C'est en Europe à une femme, Margaret Thatcher, que l'on doit l'immense crédit idéologique du libéralisme économique et financier relancé dans le dernier quart du siècle dernier. Margaret Thatcher, mère qui fut abonnée à l'éternel retour de son affreux fils prodigue, qui du Paris-Dakar où régulièrement, tous les ans, il fallait aller le récuper en hélicoptère parce qu'il s'était perdu ou avait cassé son matériel, ou dans des affaires de trafic d'armes ou de diamant en Afrique, ou de diplomatie souterraine où il causait un immense embarras à son pays. Fiston revenait toujous dans le giron maternel, était pardonné... et repartait à l'aventure les poches remplies. Très libre ce garçon, au bout de son élastique distendue qui le rattachait à Maman. Sockpuppet de sa mère. Bouffon de sa mère. C'est cette femme, fonctionnant ainsi avec son fils, qui conçut (avec d'autres) l'idée du
big bang boursier dans les années 80 et de la licence donnée aux banques de spéculer
on the wild side. Il conviendrait de s'en souvenir.

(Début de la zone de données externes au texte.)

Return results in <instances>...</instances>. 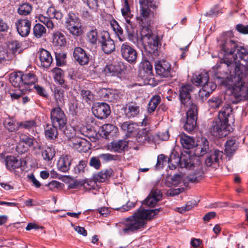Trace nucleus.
Instances as JSON below:
<instances>
[{
  "label": "nucleus",
  "mask_w": 248,
  "mask_h": 248,
  "mask_svg": "<svg viewBox=\"0 0 248 248\" xmlns=\"http://www.w3.org/2000/svg\"><path fill=\"white\" fill-rule=\"evenodd\" d=\"M218 43L220 51L218 56L220 62L217 63L214 68L215 76L218 80H223L228 78L230 72V79L235 81L240 79L239 74H242L244 67L240 65V60L248 61V50L238 46L236 42L231 38L223 35L220 37Z\"/></svg>",
  "instance_id": "nucleus-1"
},
{
  "label": "nucleus",
  "mask_w": 248,
  "mask_h": 248,
  "mask_svg": "<svg viewBox=\"0 0 248 248\" xmlns=\"http://www.w3.org/2000/svg\"><path fill=\"white\" fill-rule=\"evenodd\" d=\"M162 210L161 208L152 210H138L133 215L124 219L117 224L122 235L130 234L145 228L147 220H150Z\"/></svg>",
  "instance_id": "nucleus-2"
},
{
  "label": "nucleus",
  "mask_w": 248,
  "mask_h": 248,
  "mask_svg": "<svg viewBox=\"0 0 248 248\" xmlns=\"http://www.w3.org/2000/svg\"><path fill=\"white\" fill-rule=\"evenodd\" d=\"M194 87L191 84L183 85L179 89V98L181 108H187L186 121L184 128L188 132L193 131L197 124L198 107L193 103L191 93Z\"/></svg>",
  "instance_id": "nucleus-3"
},
{
  "label": "nucleus",
  "mask_w": 248,
  "mask_h": 248,
  "mask_svg": "<svg viewBox=\"0 0 248 248\" xmlns=\"http://www.w3.org/2000/svg\"><path fill=\"white\" fill-rule=\"evenodd\" d=\"M248 63L246 65L240 63L241 66L244 68L242 70V74H239L240 79L238 81H234L230 79V72L227 76L228 78H224L220 81V83L225 86L232 87V93L235 98V100L232 102L237 104L242 100L248 96V61H244Z\"/></svg>",
  "instance_id": "nucleus-4"
},
{
  "label": "nucleus",
  "mask_w": 248,
  "mask_h": 248,
  "mask_svg": "<svg viewBox=\"0 0 248 248\" xmlns=\"http://www.w3.org/2000/svg\"><path fill=\"white\" fill-rule=\"evenodd\" d=\"M181 168H185L194 171L189 176V180L192 182L199 181L203 175L202 164L198 158H191L189 155H183L178 159Z\"/></svg>",
  "instance_id": "nucleus-5"
},
{
  "label": "nucleus",
  "mask_w": 248,
  "mask_h": 248,
  "mask_svg": "<svg viewBox=\"0 0 248 248\" xmlns=\"http://www.w3.org/2000/svg\"><path fill=\"white\" fill-rule=\"evenodd\" d=\"M157 5L153 0H141L140 1V15L137 17L139 24L142 28L143 26H150L151 18L154 13L151 10H155Z\"/></svg>",
  "instance_id": "nucleus-6"
},
{
  "label": "nucleus",
  "mask_w": 248,
  "mask_h": 248,
  "mask_svg": "<svg viewBox=\"0 0 248 248\" xmlns=\"http://www.w3.org/2000/svg\"><path fill=\"white\" fill-rule=\"evenodd\" d=\"M140 40L147 50L155 52L160 44L157 35L152 33L150 26H143L140 31Z\"/></svg>",
  "instance_id": "nucleus-7"
},
{
  "label": "nucleus",
  "mask_w": 248,
  "mask_h": 248,
  "mask_svg": "<svg viewBox=\"0 0 248 248\" xmlns=\"http://www.w3.org/2000/svg\"><path fill=\"white\" fill-rule=\"evenodd\" d=\"M50 119L53 124L58 126L67 137H70L69 133L66 131L67 118L63 111L58 107L52 109L50 112Z\"/></svg>",
  "instance_id": "nucleus-8"
},
{
  "label": "nucleus",
  "mask_w": 248,
  "mask_h": 248,
  "mask_svg": "<svg viewBox=\"0 0 248 248\" xmlns=\"http://www.w3.org/2000/svg\"><path fill=\"white\" fill-rule=\"evenodd\" d=\"M65 27L74 36H79L83 33L80 19L74 13H69L65 21Z\"/></svg>",
  "instance_id": "nucleus-9"
},
{
  "label": "nucleus",
  "mask_w": 248,
  "mask_h": 248,
  "mask_svg": "<svg viewBox=\"0 0 248 248\" xmlns=\"http://www.w3.org/2000/svg\"><path fill=\"white\" fill-rule=\"evenodd\" d=\"M231 128L230 124L217 119L213 122L209 131L213 136L219 139L227 136L231 131Z\"/></svg>",
  "instance_id": "nucleus-10"
},
{
  "label": "nucleus",
  "mask_w": 248,
  "mask_h": 248,
  "mask_svg": "<svg viewBox=\"0 0 248 248\" xmlns=\"http://www.w3.org/2000/svg\"><path fill=\"white\" fill-rule=\"evenodd\" d=\"M120 53L122 58L130 64H135L137 62L138 53L134 46L128 42L122 44Z\"/></svg>",
  "instance_id": "nucleus-11"
},
{
  "label": "nucleus",
  "mask_w": 248,
  "mask_h": 248,
  "mask_svg": "<svg viewBox=\"0 0 248 248\" xmlns=\"http://www.w3.org/2000/svg\"><path fill=\"white\" fill-rule=\"evenodd\" d=\"M99 43L102 51L106 54H110L115 49L114 42L108 31H103L100 32Z\"/></svg>",
  "instance_id": "nucleus-12"
},
{
  "label": "nucleus",
  "mask_w": 248,
  "mask_h": 248,
  "mask_svg": "<svg viewBox=\"0 0 248 248\" xmlns=\"http://www.w3.org/2000/svg\"><path fill=\"white\" fill-rule=\"evenodd\" d=\"M156 74L161 78H170L172 77L173 69L171 64L166 60L157 61L155 65Z\"/></svg>",
  "instance_id": "nucleus-13"
},
{
  "label": "nucleus",
  "mask_w": 248,
  "mask_h": 248,
  "mask_svg": "<svg viewBox=\"0 0 248 248\" xmlns=\"http://www.w3.org/2000/svg\"><path fill=\"white\" fill-rule=\"evenodd\" d=\"M125 70V63L122 61H118L114 63L107 64L104 69V72L107 76L119 77Z\"/></svg>",
  "instance_id": "nucleus-14"
},
{
  "label": "nucleus",
  "mask_w": 248,
  "mask_h": 248,
  "mask_svg": "<svg viewBox=\"0 0 248 248\" xmlns=\"http://www.w3.org/2000/svg\"><path fill=\"white\" fill-rule=\"evenodd\" d=\"M5 164L6 168L10 171L18 172V176L23 173L22 161L21 159L13 155H8L5 159Z\"/></svg>",
  "instance_id": "nucleus-15"
},
{
  "label": "nucleus",
  "mask_w": 248,
  "mask_h": 248,
  "mask_svg": "<svg viewBox=\"0 0 248 248\" xmlns=\"http://www.w3.org/2000/svg\"><path fill=\"white\" fill-rule=\"evenodd\" d=\"M92 110L95 117L99 119H106L110 113L109 106L106 103H97L93 107Z\"/></svg>",
  "instance_id": "nucleus-16"
},
{
  "label": "nucleus",
  "mask_w": 248,
  "mask_h": 248,
  "mask_svg": "<svg viewBox=\"0 0 248 248\" xmlns=\"http://www.w3.org/2000/svg\"><path fill=\"white\" fill-rule=\"evenodd\" d=\"M73 56L75 61L80 65H87L90 60L89 54L80 47H77L74 49Z\"/></svg>",
  "instance_id": "nucleus-17"
},
{
  "label": "nucleus",
  "mask_w": 248,
  "mask_h": 248,
  "mask_svg": "<svg viewBox=\"0 0 248 248\" xmlns=\"http://www.w3.org/2000/svg\"><path fill=\"white\" fill-rule=\"evenodd\" d=\"M16 30L22 37L27 36L30 32L31 21L27 18H20L15 23Z\"/></svg>",
  "instance_id": "nucleus-18"
},
{
  "label": "nucleus",
  "mask_w": 248,
  "mask_h": 248,
  "mask_svg": "<svg viewBox=\"0 0 248 248\" xmlns=\"http://www.w3.org/2000/svg\"><path fill=\"white\" fill-rule=\"evenodd\" d=\"M100 97L104 100L114 102L120 98V93L116 90L102 89L99 92Z\"/></svg>",
  "instance_id": "nucleus-19"
},
{
  "label": "nucleus",
  "mask_w": 248,
  "mask_h": 248,
  "mask_svg": "<svg viewBox=\"0 0 248 248\" xmlns=\"http://www.w3.org/2000/svg\"><path fill=\"white\" fill-rule=\"evenodd\" d=\"M209 154L206 159L205 163L208 167L216 168L219 165V159L222 157L223 152L215 149L210 150Z\"/></svg>",
  "instance_id": "nucleus-20"
},
{
  "label": "nucleus",
  "mask_w": 248,
  "mask_h": 248,
  "mask_svg": "<svg viewBox=\"0 0 248 248\" xmlns=\"http://www.w3.org/2000/svg\"><path fill=\"white\" fill-rule=\"evenodd\" d=\"M37 55L40 62V64L43 67L47 68L51 66L53 58L48 51L44 48H41L38 51Z\"/></svg>",
  "instance_id": "nucleus-21"
},
{
  "label": "nucleus",
  "mask_w": 248,
  "mask_h": 248,
  "mask_svg": "<svg viewBox=\"0 0 248 248\" xmlns=\"http://www.w3.org/2000/svg\"><path fill=\"white\" fill-rule=\"evenodd\" d=\"M140 108L139 103L137 102H129L126 105L124 109L126 117L131 119L137 116L140 113Z\"/></svg>",
  "instance_id": "nucleus-22"
},
{
  "label": "nucleus",
  "mask_w": 248,
  "mask_h": 248,
  "mask_svg": "<svg viewBox=\"0 0 248 248\" xmlns=\"http://www.w3.org/2000/svg\"><path fill=\"white\" fill-rule=\"evenodd\" d=\"M73 147L79 152H87L91 148V143L85 139L75 138L72 140Z\"/></svg>",
  "instance_id": "nucleus-23"
},
{
  "label": "nucleus",
  "mask_w": 248,
  "mask_h": 248,
  "mask_svg": "<svg viewBox=\"0 0 248 248\" xmlns=\"http://www.w3.org/2000/svg\"><path fill=\"white\" fill-rule=\"evenodd\" d=\"M162 193L159 189H152L148 197L144 201V204L150 207H154L161 200Z\"/></svg>",
  "instance_id": "nucleus-24"
},
{
  "label": "nucleus",
  "mask_w": 248,
  "mask_h": 248,
  "mask_svg": "<svg viewBox=\"0 0 248 248\" xmlns=\"http://www.w3.org/2000/svg\"><path fill=\"white\" fill-rule=\"evenodd\" d=\"M209 151V141L205 138L201 139V141L194 149V154L196 156H202Z\"/></svg>",
  "instance_id": "nucleus-25"
},
{
  "label": "nucleus",
  "mask_w": 248,
  "mask_h": 248,
  "mask_svg": "<svg viewBox=\"0 0 248 248\" xmlns=\"http://www.w3.org/2000/svg\"><path fill=\"white\" fill-rule=\"evenodd\" d=\"M209 80V75L207 72L203 71L200 73L194 74L191 78L192 83L196 86H202L207 82Z\"/></svg>",
  "instance_id": "nucleus-26"
},
{
  "label": "nucleus",
  "mask_w": 248,
  "mask_h": 248,
  "mask_svg": "<svg viewBox=\"0 0 248 248\" xmlns=\"http://www.w3.org/2000/svg\"><path fill=\"white\" fill-rule=\"evenodd\" d=\"M238 138L232 137L228 140L225 144V153L228 156H232L238 149L239 144Z\"/></svg>",
  "instance_id": "nucleus-27"
},
{
  "label": "nucleus",
  "mask_w": 248,
  "mask_h": 248,
  "mask_svg": "<svg viewBox=\"0 0 248 248\" xmlns=\"http://www.w3.org/2000/svg\"><path fill=\"white\" fill-rule=\"evenodd\" d=\"M136 140L139 145H141L146 141L149 142L152 139V135L150 130L143 128L138 131L136 133Z\"/></svg>",
  "instance_id": "nucleus-28"
},
{
  "label": "nucleus",
  "mask_w": 248,
  "mask_h": 248,
  "mask_svg": "<svg viewBox=\"0 0 248 248\" xmlns=\"http://www.w3.org/2000/svg\"><path fill=\"white\" fill-rule=\"evenodd\" d=\"M123 7L121 9L122 16L124 18L125 22L129 25H131L132 22L131 19L133 17V15L131 14L129 0H121Z\"/></svg>",
  "instance_id": "nucleus-29"
},
{
  "label": "nucleus",
  "mask_w": 248,
  "mask_h": 248,
  "mask_svg": "<svg viewBox=\"0 0 248 248\" xmlns=\"http://www.w3.org/2000/svg\"><path fill=\"white\" fill-rule=\"evenodd\" d=\"M58 126L54 124H47L44 126V133L48 140H54L58 137Z\"/></svg>",
  "instance_id": "nucleus-30"
},
{
  "label": "nucleus",
  "mask_w": 248,
  "mask_h": 248,
  "mask_svg": "<svg viewBox=\"0 0 248 248\" xmlns=\"http://www.w3.org/2000/svg\"><path fill=\"white\" fill-rule=\"evenodd\" d=\"M72 159L70 156L68 155L61 156L57 162V167L59 170L66 172L70 169Z\"/></svg>",
  "instance_id": "nucleus-31"
},
{
  "label": "nucleus",
  "mask_w": 248,
  "mask_h": 248,
  "mask_svg": "<svg viewBox=\"0 0 248 248\" xmlns=\"http://www.w3.org/2000/svg\"><path fill=\"white\" fill-rule=\"evenodd\" d=\"M122 130L126 132L127 137L136 135L138 128L137 125L132 122H125L120 125Z\"/></svg>",
  "instance_id": "nucleus-32"
},
{
  "label": "nucleus",
  "mask_w": 248,
  "mask_h": 248,
  "mask_svg": "<svg viewBox=\"0 0 248 248\" xmlns=\"http://www.w3.org/2000/svg\"><path fill=\"white\" fill-rule=\"evenodd\" d=\"M9 81L15 87L21 88L23 86V72L18 71L11 73L9 77Z\"/></svg>",
  "instance_id": "nucleus-33"
},
{
  "label": "nucleus",
  "mask_w": 248,
  "mask_h": 248,
  "mask_svg": "<svg viewBox=\"0 0 248 248\" xmlns=\"http://www.w3.org/2000/svg\"><path fill=\"white\" fill-rule=\"evenodd\" d=\"M232 109L229 104H226L222 108L218 115V119L228 124L229 119L232 118Z\"/></svg>",
  "instance_id": "nucleus-34"
},
{
  "label": "nucleus",
  "mask_w": 248,
  "mask_h": 248,
  "mask_svg": "<svg viewBox=\"0 0 248 248\" xmlns=\"http://www.w3.org/2000/svg\"><path fill=\"white\" fill-rule=\"evenodd\" d=\"M100 35L98 34L97 30L95 27H92L87 32L86 40L91 45L94 46L99 42Z\"/></svg>",
  "instance_id": "nucleus-35"
},
{
  "label": "nucleus",
  "mask_w": 248,
  "mask_h": 248,
  "mask_svg": "<svg viewBox=\"0 0 248 248\" xmlns=\"http://www.w3.org/2000/svg\"><path fill=\"white\" fill-rule=\"evenodd\" d=\"M3 124L5 128L9 132L17 131L20 127V122H17L16 120L10 117L5 118Z\"/></svg>",
  "instance_id": "nucleus-36"
},
{
  "label": "nucleus",
  "mask_w": 248,
  "mask_h": 248,
  "mask_svg": "<svg viewBox=\"0 0 248 248\" xmlns=\"http://www.w3.org/2000/svg\"><path fill=\"white\" fill-rule=\"evenodd\" d=\"M33 10L32 5L29 2H22L18 5L17 13L20 16L30 15Z\"/></svg>",
  "instance_id": "nucleus-37"
},
{
  "label": "nucleus",
  "mask_w": 248,
  "mask_h": 248,
  "mask_svg": "<svg viewBox=\"0 0 248 248\" xmlns=\"http://www.w3.org/2000/svg\"><path fill=\"white\" fill-rule=\"evenodd\" d=\"M52 43L55 46H62L66 44V41L63 33L59 31H56L53 33Z\"/></svg>",
  "instance_id": "nucleus-38"
},
{
  "label": "nucleus",
  "mask_w": 248,
  "mask_h": 248,
  "mask_svg": "<svg viewBox=\"0 0 248 248\" xmlns=\"http://www.w3.org/2000/svg\"><path fill=\"white\" fill-rule=\"evenodd\" d=\"M53 72L55 81L59 84L62 87L65 89H68L69 88L63 78V71L61 69L57 68L54 70Z\"/></svg>",
  "instance_id": "nucleus-39"
},
{
  "label": "nucleus",
  "mask_w": 248,
  "mask_h": 248,
  "mask_svg": "<svg viewBox=\"0 0 248 248\" xmlns=\"http://www.w3.org/2000/svg\"><path fill=\"white\" fill-rule=\"evenodd\" d=\"M140 74L145 79L152 78L154 76L153 66L148 61L144 63Z\"/></svg>",
  "instance_id": "nucleus-40"
},
{
  "label": "nucleus",
  "mask_w": 248,
  "mask_h": 248,
  "mask_svg": "<svg viewBox=\"0 0 248 248\" xmlns=\"http://www.w3.org/2000/svg\"><path fill=\"white\" fill-rule=\"evenodd\" d=\"M180 142L183 147L187 149L193 148L195 143L194 139L186 134L181 136Z\"/></svg>",
  "instance_id": "nucleus-41"
},
{
  "label": "nucleus",
  "mask_w": 248,
  "mask_h": 248,
  "mask_svg": "<svg viewBox=\"0 0 248 248\" xmlns=\"http://www.w3.org/2000/svg\"><path fill=\"white\" fill-rule=\"evenodd\" d=\"M128 146L127 141L124 140L114 141L111 143V148L115 152L121 153Z\"/></svg>",
  "instance_id": "nucleus-42"
},
{
  "label": "nucleus",
  "mask_w": 248,
  "mask_h": 248,
  "mask_svg": "<svg viewBox=\"0 0 248 248\" xmlns=\"http://www.w3.org/2000/svg\"><path fill=\"white\" fill-rule=\"evenodd\" d=\"M37 81L36 75L32 73L29 72L24 74L23 73V82L24 85H29L34 84Z\"/></svg>",
  "instance_id": "nucleus-43"
},
{
  "label": "nucleus",
  "mask_w": 248,
  "mask_h": 248,
  "mask_svg": "<svg viewBox=\"0 0 248 248\" xmlns=\"http://www.w3.org/2000/svg\"><path fill=\"white\" fill-rule=\"evenodd\" d=\"M37 126L36 122L34 120L24 121L20 122V127L27 129L29 131H34Z\"/></svg>",
  "instance_id": "nucleus-44"
},
{
  "label": "nucleus",
  "mask_w": 248,
  "mask_h": 248,
  "mask_svg": "<svg viewBox=\"0 0 248 248\" xmlns=\"http://www.w3.org/2000/svg\"><path fill=\"white\" fill-rule=\"evenodd\" d=\"M161 98L159 95H155L150 99L148 107V111L151 113L155 110L158 104L160 103Z\"/></svg>",
  "instance_id": "nucleus-45"
},
{
  "label": "nucleus",
  "mask_w": 248,
  "mask_h": 248,
  "mask_svg": "<svg viewBox=\"0 0 248 248\" xmlns=\"http://www.w3.org/2000/svg\"><path fill=\"white\" fill-rule=\"evenodd\" d=\"M33 32L34 36L40 38L46 33V29L42 24L37 23L33 27Z\"/></svg>",
  "instance_id": "nucleus-46"
},
{
  "label": "nucleus",
  "mask_w": 248,
  "mask_h": 248,
  "mask_svg": "<svg viewBox=\"0 0 248 248\" xmlns=\"http://www.w3.org/2000/svg\"><path fill=\"white\" fill-rule=\"evenodd\" d=\"M42 155L45 160L50 161L55 156V152L53 148L47 146L43 149Z\"/></svg>",
  "instance_id": "nucleus-47"
},
{
  "label": "nucleus",
  "mask_w": 248,
  "mask_h": 248,
  "mask_svg": "<svg viewBox=\"0 0 248 248\" xmlns=\"http://www.w3.org/2000/svg\"><path fill=\"white\" fill-rule=\"evenodd\" d=\"M80 95L82 96V100L91 104L94 101V95L89 90H82L80 92Z\"/></svg>",
  "instance_id": "nucleus-48"
},
{
  "label": "nucleus",
  "mask_w": 248,
  "mask_h": 248,
  "mask_svg": "<svg viewBox=\"0 0 248 248\" xmlns=\"http://www.w3.org/2000/svg\"><path fill=\"white\" fill-rule=\"evenodd\" d=\"M54 96L58 107L62 106L64 104V91L61 89L55 90Z\"/></svg>",
  "instance_id": "nucleus-49"
},
{
  "label": "nucleus",
  "mask_w": 248,
  "mask_h": 248,
  "mask_svg": "<svg viewBox=\"0 0 248 248\" xmlns=\"http://www.w3.org/2000/svg\"><path fill=\"white\" fill-rule=\"evenodd\" d=\"M51 17L45 16L42 14H40L38 17V19L40 22L45 25L48 29L52 30L54 28V25L53 21L51 19Z\"/></svg>",
  "instance_id": "nucleus-50"
},
{
  "label": "nucleus",
  "mask_w": 248,
  "mask_h": 248,
  "mask_svg": "<svg viewBox=\"0 0 248 248\" xmlns=\"http://www.w3.org/2000/svg\"><path fill=\"white\" fill-rule=\"evenodd\" d=\"M111 25L115 33L118 36L119 40L121 42L123 41L124 38L122 36L123 34V30L118 22L116 20H113L111 22Z\"/></svg>",
  "instance_id": "nucleus-51"
},
{
  "label": "nucleus",
  "mask_w": 248,
  "mask_h": 248,
  "mask_svg": "<svg viewBox=\"0 0 248 248\" xmlns=\"http://www.w3.org/2000/svg\"><path fill=\"white\" fill-rule=\"evenodd\" d=\"M46 14L48 16L56 19H61L63 16L62 13L59 11H57L53 6L49 7L47 9Z\"/></svg>",
  "instance_id": "nucleus-52"
},
{
  "label": "nucleus",
  "mask_w": 248,
  "mask_h": 248,
  "mask_svg": "<svg viewBox=\"0 0 248 248\" xmlns=\"http://www.w3.org/2000/svg\"><path fill=\"white\" fill-rule=\"evenodd\" d=\"M217 88L216 83L213 82H210L209 80L205 83L202 87V91L205 92V95H209L212 93Z\"/></svg>",
  "instance_id": "nucleus-53"
},
{
  "label": "nucleus",
  "mask_w": 248,
  "mask_h": 248,
  "mask_svg": "<svg viewBox=\"0 0 248 248\" xmlns=\"http://www.w3.org/2000/svg\"><path fill=\"white\" fill-rule=\"evenodd\" d=\"M208 104L211 108H217L222 104V100L219 97H213L208 101Z\"/></svg>",
  "instance_id": "nucleus-54"
},
{
  "label": "nucleus",
  "mask_w": 248,
  "mask_h": 248,
  "mask_svg": "<svg viewBox=\"0 0 248 248\" xmlns=\"http://www.w3.org/2000/svg\"><path fill=\"white\" fill-rule=\"evenodd\" d=\"M196 205L197 204L195 201H190L187 202L185 206L177 208L176 211L180 213H183L186 211L191 210L193 207Z\"/></svg>",
  "instance_id": "nucleus-55"
},
{
  "label": "nucleus",
  "mask_w": 248,
  "mask_h": 248,
  "mask_svg": "<svg viewBox=\"0 0 248 248\" xmlns=\"http://www.w3.org/2000/svg\"><path fill=\"white\" fill-rule=\"evenodd\" d=\"M167 157L163 154L159 155L157 157V163L156 164V168L157 169H162L164 165L167 163ZM171 161V159L169 158L168 159L169 162Z\"/></svg>",
  "instance_id": "nucleus-56"
},
{
  "label": "nucleus",
  "mask_w": 248,
  "mask_h": 248,
  "mask_svg": "<svg viewBox=\"0 0 248 248\" xmlns=\"http://www.w3.org/2000/svg\"><path fill=\"white\" fill-rule=\"evenodd\" d=\"M99 157L103 162H108L112 160H117L118 159V155H113L110 154H101L99 155Z\"/></svg>",
  "instance_id": "nucleus-57"
},
{
  "label": "nucleus",
  "mask_w": 248,
  "mask_h": 248,
  "mask_svg": "<svg viewBox=\"0 0 248 248\" xmlns=\"http://www.w3.org/2000/svg\"><path fill=\"white\" fill-rule=\"evenodd\" d=\"M95 185V183L93 181H90L89 182H84L83 181H75L74 184L72 185L71 186V188H77L78 186H83L86 188H87V186H91V188H89V189L94 188Z\"/></svg>",
  "instance_id": "nucleus-58"
},
{
  "label": "nucleus",
  "mask_w": 248,
  "mask_h": 248,
  "mask_svg": "<svg viewBox=\"0 0 248 248\" xmlns=\"http://www.w3.org/2000/svg\"><path fill=\"white\" fill-rule=\"evenodd\" d=\"M66 54L64 53H55V58L57 66H61L66 62Z\"/></svg>",
  "instance_id": "nucleus-59"
},
{
  "label": "nucleus",
  "mask_w": 248,
  "mask_h": 248,
  "mask_svg": "<svg viewBox=\"0 0 248 248\" xmlns=\"http://www.w3.org/2000/svg\"><path fill=\"white\" fill-rule=\"evenodd\" d=\"M20 140L25 143L26 145H27L29 147H31L33 145L34 142V139L31 137H30L29 136H27V135L24 134H21L19 136Z\"/></svg>",
  "instance_id": "nucleus-60"
},
{
  "label": "nucleus",
  "mask_w": 248,
  "mask_h": 248,
  "mask_svg": "<svg viewBox=\"0 0 248 248\" xmlns=\"http://www.w3.org/2000/svg\"><path fill=\"white\" fill-rule=\"evenodd\" d=\"M116 129V127L111 124H108L102 126V130L106 136H108L111 132L115 131Z\"/></svg>",
  "instance_id": "nucleus-61"
},
{
  "label": "nucleus",
  "mask_w": 248,
  "mask_h": 248,
  "mask_svg": "<svg viewBox=\"0 0 248 248\" xmlns=\"http://www.w3.org/2000/svg\"><path fill=\"white\" fill-rule=\"evenodd\" d=\"M100 160V158L99 157V155L98 156L92 157L89 162L90 165L97 170L100 169L101 166Z\"/></svg>",
  "instance_id": "nucleus-62"
},
{
  "label": "nucleus",
  "mask_w": 248,
  "mask_h": 248,
  "mask_svg": "<svg viewBox=\"0 0 248 248\" xmlns=\"http://www.w3.org/2000/svg\"><path fill=\"white\" fill-rule=\"evenodd\" d=\"M34 88L35 89L37 93L44 98H47V93L44 88L38 85H34Z\"/></svg>",
  "instance_id": "nucleus-63"
},
{
  "label": "nucleus",
  "mask_w": 248,
  "mask_h": 248,
  "mask_svg": "<svg viewBox=\"0 0 248 248\" xmlns=\"http://www.w3.org/2000/svg\"><path fill=\"white\" fill-rule=\"evenodd\" d=\"M221 13L220 9L217 5H216L212 8L208 12L204 15L206 16L212 17L214 16H217Z\"/></svg>",
  "instance_id": "nucleus-64"
}]
</instances>
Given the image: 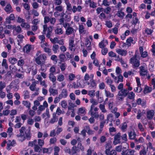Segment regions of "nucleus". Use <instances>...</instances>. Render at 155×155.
Segmentation results:
<instances>
[{
  "instance_id": "f257e3e1",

Curieusement j'ai pensé à Jean-François Lyotard moi aussi il y a quelques jours. Je me suis souvenu que lorsque parut l'Economie libidinale, le philosophe François Châtelet avait déclaré : "Lyotard est le plus doué des philosophes de
la France de demain". Puissent ces quelques réflexions jetées avec vous lui rendre hommage.